Bank Mandiri needs higher NPL buffer
Bank Mandiri's FY15 net profit of IDR20.3t (+2.3 percent YoY) meets Maybank Kim Eng's previous forecast of IDR19.8t.
Asset quality improved after aggressive loan restructuring in 2Q-3Q15. But risks of higher NPLs remain. The government is also calling for lower lending rates to speed up Indonesia's economic recovery.
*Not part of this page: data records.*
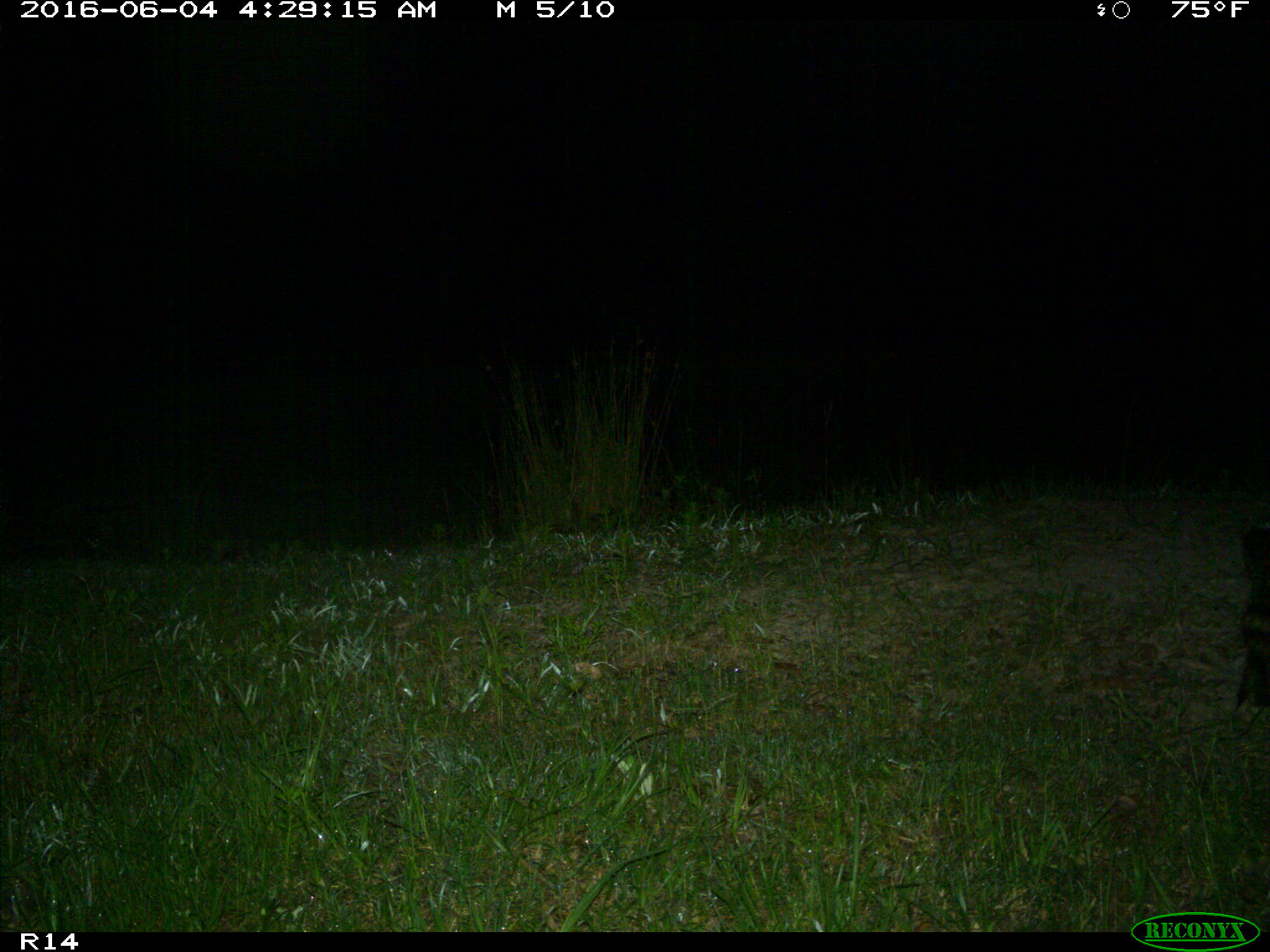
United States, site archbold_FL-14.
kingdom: Animalia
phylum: Chordata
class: Mammalia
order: Carnivora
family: Procyonidae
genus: Procyon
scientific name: Procyon lotor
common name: common raccoon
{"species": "Procyon lotor (common raccoon)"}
Loans grew 12.2 percent YoY, with corporate lending now at 33 percent of its portfolio. Combined with rising CASA on the back of its wholesale deposits and recovery in a single account, NIM inched up to 5.9 percent from 5.6 percent in 3Q15. Aggressive restructuring in 2Q-3Q15 brought down NPLs to 2.6 percent by end- 2015 from its 2.8 percent peak at end-3Q15. This was followed by rising coverage to 145 percent from 136 percent as BMRI maintains conservative provisioning.
We think the higher NPL buffer is necessary as BMRI still faces asset quality risks, especially in its commercial segment. NPLs here rose despite strong 12 percent YoY growth and huge write-offs in 2015. Hence, we maintain our 3 percent NPL assumption for end-2016, at the upper end of management's forecast range. Our 4 percent YoY EPS-growth forecast is unchanged.